- CHECK YOUR UNDERSTANDING:
A - Using the news article on the new Namibian media union, say whether each statement agrees with it: (i) MPUN is a profit-driven entity; (ii) Namibian journalists are currently represented by another union; (iii) MPUN members will be bound by a standard of ethics. Answer yes or no for each and quote the words that decide it.
B - Summarize the news article on the new Namibian media union in two sentences.

- READING TEXT:
A soon-to-be launched union that will champion and promote the interests of media practitioners in the country has promised to restore trust in the local media, which they say has been waning in recent years. The Media Professionals’ Union of Namibia (MPUN) has been established to advocate for the interests of Namibian journalists who at the moment are not represented by any union.
In an interview, one of MPUN steering committee members, Penda Jonas Hashoongo said the union would fortify the credibility of the industry by creating an environment that allows media practitioners to carry out their duties without fear or favour.
Equally, he said, it will ensure the assurance that their pursuit to inform the nation about matters of public interest will not be pacified by external parties or the media organisations they represent.
“The ethical standards required of its members will also aim to upend reckless and irresponsible behaviour during the execution of their duties, which should, in turn translate into improved public trust,” Hashoongo alluded.
The founding members feels the lack of a union that represents media professionals has enabled both media houses as well as other stakeholders to create situations that undermine the integrity and independence of these professionals.
Hashoongo added naturally, where criticism is warranted, both journalists and the media houses they represent are not exempted from being held accountable for reckless or irresponsible reporting and structures have been put in place, such as the media ombudsman, to allow individuals or organisations who have been aggrieved by ‘irresponsible or negligent reporting to find recourse beyond the legal route.
“The unfortunate reality is, however, that media professionals seldom have an opportunity to find recourse when they are unjustly criticised or when, for example, they are accused of accepting bribes to pursue certain agendas. A functional and transparent media requires scrutiny on all fronts, and we believe the MPUN will go a long way to ensuring that this takes place,” he explained.
He further maintained the narrative that media professionals are beyond reproach and can practice recklessly with impunity is simplistic in nature, given the structures put in place for affected parties to find recourse. Therefore, MPUN will support a functional media environment in which even its members can face scrutiny, provided that it is just and is not aimed simply at scoring political points or tarnishing the credibility of these professionals so that they are no longer able to carry out their duties properly. He clarified that MPUN is not a profit-driven entity and that the funds derived from membership and other initiatives will go directly towards the operationalisation of the union.
“Our primary objective is to safeguard the integrity of our members. While we take note of impact, fiscal and otherwise, that Covid-19 has had on the industry, we as the MPUN interim committee believe that it is particularly in adverse situations like these that media professionals would benefit from a union such as MPUN, given that some media houses have used the Covid-19 impact to justify the unfair termination of employment contracts for some media professionals and the creation of unfavourable working conditions for others,” Hashoongo said.
Some politicians and business personalities have over the years accused some journalists of receiving bribes reportedly in order to push certain agendas.
Hashoongo indicated those allegations have remained allegations and very little evidence has been provided to authenticate the claims.
He said MPUN will support individuals and organisations who will assist in rooting out the alleged bribery, should it exist, as this will help to safeguard the credibility of media professionals and the industry at large.
According to him, MPUN members will be bound by a certain standard of ethics.
“This means if they transcend these bounds, their membership will come into question. While we cannot speak to the actions of these ‘individuals calling themselves journalists’, we can say that situations like these would be less likely to occur in an environment where you have media professionals represented by a single entity that promotes free, yet responsible, reporting.”

[Stored data entries]
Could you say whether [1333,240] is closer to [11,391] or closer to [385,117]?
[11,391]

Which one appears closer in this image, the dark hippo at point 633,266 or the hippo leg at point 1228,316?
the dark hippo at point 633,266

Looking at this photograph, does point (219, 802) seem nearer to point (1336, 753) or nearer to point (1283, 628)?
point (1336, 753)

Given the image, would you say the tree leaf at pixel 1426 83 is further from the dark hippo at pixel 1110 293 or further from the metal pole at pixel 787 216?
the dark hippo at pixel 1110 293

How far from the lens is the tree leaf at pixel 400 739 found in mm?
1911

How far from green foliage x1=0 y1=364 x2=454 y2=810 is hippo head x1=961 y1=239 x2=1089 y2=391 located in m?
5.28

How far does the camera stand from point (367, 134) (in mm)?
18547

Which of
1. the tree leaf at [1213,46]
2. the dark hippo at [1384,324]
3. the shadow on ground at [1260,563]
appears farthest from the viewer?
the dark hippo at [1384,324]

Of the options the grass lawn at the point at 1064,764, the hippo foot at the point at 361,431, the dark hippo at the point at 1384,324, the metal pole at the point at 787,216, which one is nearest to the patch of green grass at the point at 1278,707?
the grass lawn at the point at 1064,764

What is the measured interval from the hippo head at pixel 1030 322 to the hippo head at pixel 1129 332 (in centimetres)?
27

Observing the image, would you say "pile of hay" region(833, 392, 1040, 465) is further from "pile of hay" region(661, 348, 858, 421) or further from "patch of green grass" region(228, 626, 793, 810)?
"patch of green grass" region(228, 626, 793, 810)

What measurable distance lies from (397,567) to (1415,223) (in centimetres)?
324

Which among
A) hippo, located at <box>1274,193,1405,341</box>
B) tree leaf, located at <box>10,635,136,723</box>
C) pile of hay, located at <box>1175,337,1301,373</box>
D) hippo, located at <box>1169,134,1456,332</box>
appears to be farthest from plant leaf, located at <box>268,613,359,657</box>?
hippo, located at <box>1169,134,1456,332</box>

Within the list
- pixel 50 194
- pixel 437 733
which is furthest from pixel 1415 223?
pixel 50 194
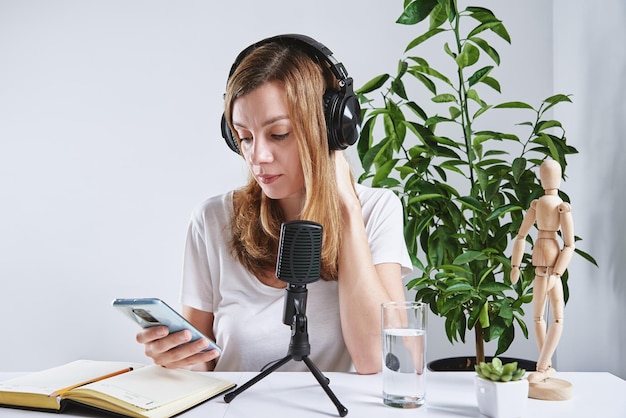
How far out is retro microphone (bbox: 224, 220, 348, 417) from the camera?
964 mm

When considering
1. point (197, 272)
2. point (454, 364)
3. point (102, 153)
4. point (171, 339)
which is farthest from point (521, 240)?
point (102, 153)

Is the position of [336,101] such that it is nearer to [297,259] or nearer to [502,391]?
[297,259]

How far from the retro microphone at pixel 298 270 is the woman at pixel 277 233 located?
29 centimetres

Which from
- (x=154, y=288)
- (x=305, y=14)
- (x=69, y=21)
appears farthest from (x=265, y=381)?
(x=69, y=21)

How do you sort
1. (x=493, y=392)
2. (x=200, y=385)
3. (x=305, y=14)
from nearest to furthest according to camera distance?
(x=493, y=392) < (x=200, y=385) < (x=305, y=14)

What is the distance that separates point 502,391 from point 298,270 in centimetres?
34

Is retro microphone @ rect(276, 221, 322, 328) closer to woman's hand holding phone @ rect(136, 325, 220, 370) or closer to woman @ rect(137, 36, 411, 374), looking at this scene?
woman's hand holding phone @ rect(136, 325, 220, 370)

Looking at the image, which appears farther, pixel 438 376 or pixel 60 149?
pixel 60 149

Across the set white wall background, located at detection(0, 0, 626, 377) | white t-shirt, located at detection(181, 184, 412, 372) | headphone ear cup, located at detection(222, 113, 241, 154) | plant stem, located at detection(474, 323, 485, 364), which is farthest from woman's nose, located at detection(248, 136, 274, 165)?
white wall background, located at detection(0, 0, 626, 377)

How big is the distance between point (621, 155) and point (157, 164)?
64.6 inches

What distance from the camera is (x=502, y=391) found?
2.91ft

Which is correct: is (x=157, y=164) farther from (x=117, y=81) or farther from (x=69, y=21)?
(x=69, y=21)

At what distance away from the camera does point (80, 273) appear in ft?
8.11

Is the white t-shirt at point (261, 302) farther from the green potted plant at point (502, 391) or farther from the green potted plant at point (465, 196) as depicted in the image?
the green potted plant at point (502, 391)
--
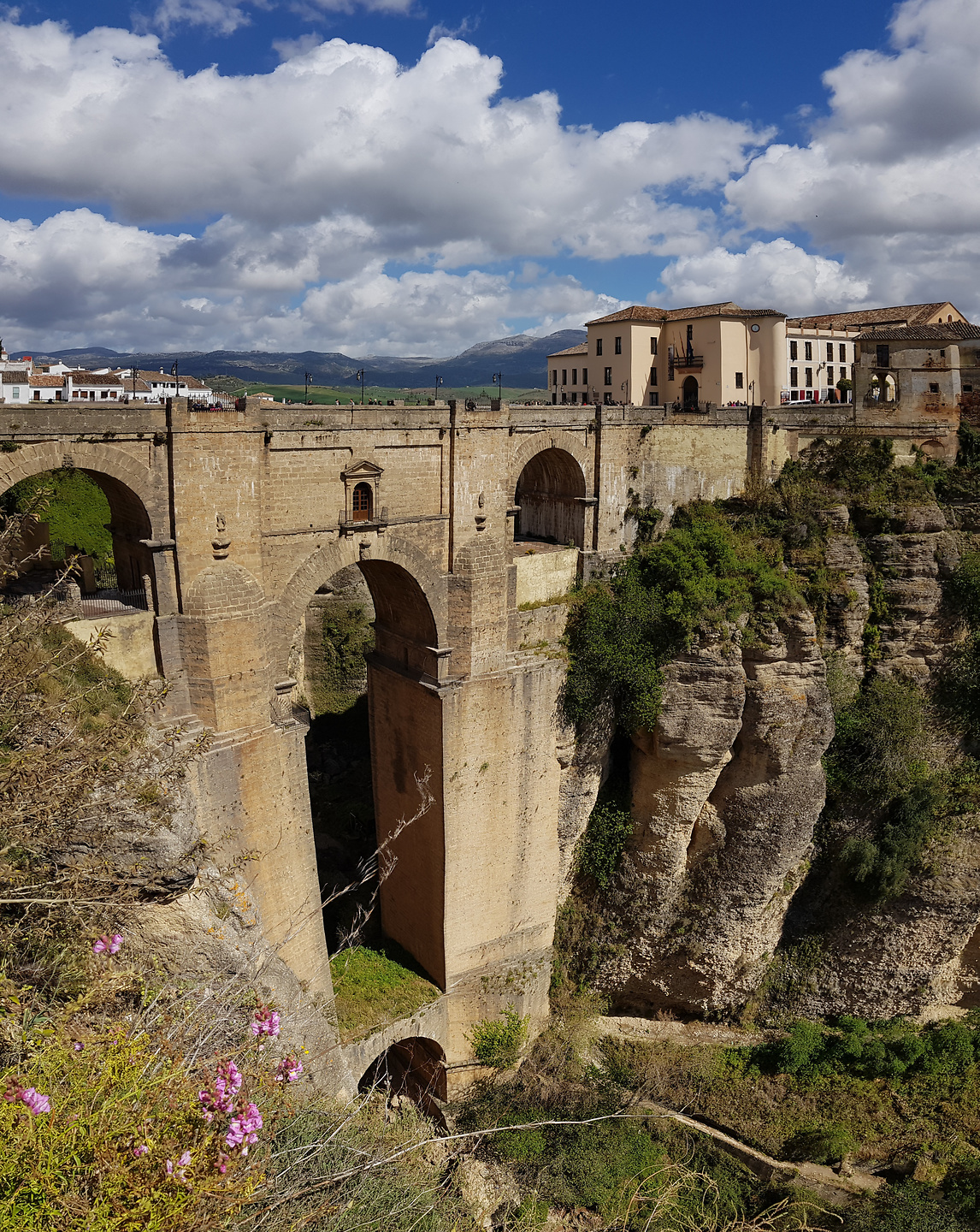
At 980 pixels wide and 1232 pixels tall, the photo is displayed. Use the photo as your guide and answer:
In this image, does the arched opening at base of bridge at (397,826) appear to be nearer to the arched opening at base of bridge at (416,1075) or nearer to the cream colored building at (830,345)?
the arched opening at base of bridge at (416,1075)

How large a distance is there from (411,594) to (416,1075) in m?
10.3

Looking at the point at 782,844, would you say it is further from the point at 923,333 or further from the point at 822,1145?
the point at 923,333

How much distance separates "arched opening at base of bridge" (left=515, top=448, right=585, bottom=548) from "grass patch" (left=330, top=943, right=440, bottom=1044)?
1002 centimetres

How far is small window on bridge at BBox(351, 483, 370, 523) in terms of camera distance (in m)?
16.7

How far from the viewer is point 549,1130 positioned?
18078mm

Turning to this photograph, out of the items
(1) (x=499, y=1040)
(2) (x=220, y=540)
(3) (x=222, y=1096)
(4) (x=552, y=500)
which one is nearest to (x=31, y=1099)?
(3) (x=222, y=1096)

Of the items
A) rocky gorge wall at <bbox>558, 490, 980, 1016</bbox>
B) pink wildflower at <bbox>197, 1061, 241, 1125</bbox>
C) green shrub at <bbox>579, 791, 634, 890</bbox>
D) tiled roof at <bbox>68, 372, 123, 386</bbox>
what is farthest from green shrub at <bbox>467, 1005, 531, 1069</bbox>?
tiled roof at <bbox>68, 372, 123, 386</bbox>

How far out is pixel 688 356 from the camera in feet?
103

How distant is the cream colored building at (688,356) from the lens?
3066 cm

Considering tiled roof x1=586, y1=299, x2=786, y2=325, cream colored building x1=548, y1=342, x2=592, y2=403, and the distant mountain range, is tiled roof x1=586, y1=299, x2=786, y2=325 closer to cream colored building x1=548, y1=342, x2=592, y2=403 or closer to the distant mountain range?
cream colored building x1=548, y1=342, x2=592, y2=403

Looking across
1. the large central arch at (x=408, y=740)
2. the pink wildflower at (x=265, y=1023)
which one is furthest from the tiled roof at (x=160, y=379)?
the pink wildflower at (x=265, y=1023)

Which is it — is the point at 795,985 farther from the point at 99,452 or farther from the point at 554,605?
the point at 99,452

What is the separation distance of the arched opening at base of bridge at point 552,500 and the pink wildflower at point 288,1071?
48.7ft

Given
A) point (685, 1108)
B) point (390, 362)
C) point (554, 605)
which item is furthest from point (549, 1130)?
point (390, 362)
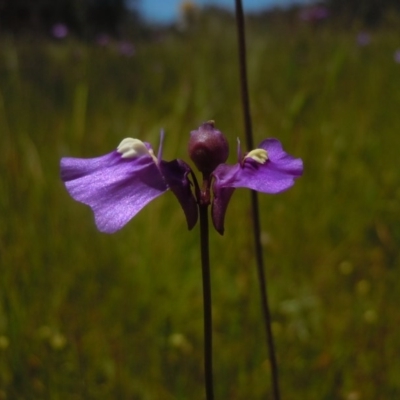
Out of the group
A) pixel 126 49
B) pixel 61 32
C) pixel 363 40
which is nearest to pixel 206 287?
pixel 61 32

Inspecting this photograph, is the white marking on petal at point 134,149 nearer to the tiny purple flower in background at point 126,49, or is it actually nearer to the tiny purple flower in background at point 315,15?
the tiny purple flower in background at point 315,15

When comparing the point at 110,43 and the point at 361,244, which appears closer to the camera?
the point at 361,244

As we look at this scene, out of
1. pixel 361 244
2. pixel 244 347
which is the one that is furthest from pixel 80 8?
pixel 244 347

- ANSWERS BY ITEM:
A -
(i) No: "He clarified that MPUN is not a profit-driven entity"
(ii) No: "who at the moment are not represented by any union"
(iii) Yes: "MPUN members will be bound by a certain standard of ethics."

B - The Media Professionals' Union of Namibia (MPUN) has been established to advocate for Namibian journalists, who are not currently represented by any union, and has promised to restore trust in the local media. Steering committee member Penda Jonas Hashoongo said the union will hold its members to ethical standards and safeguard their integrity, including when they are unjustly criticised or when media houses use the Covid-19 impact to justify unfair terminations.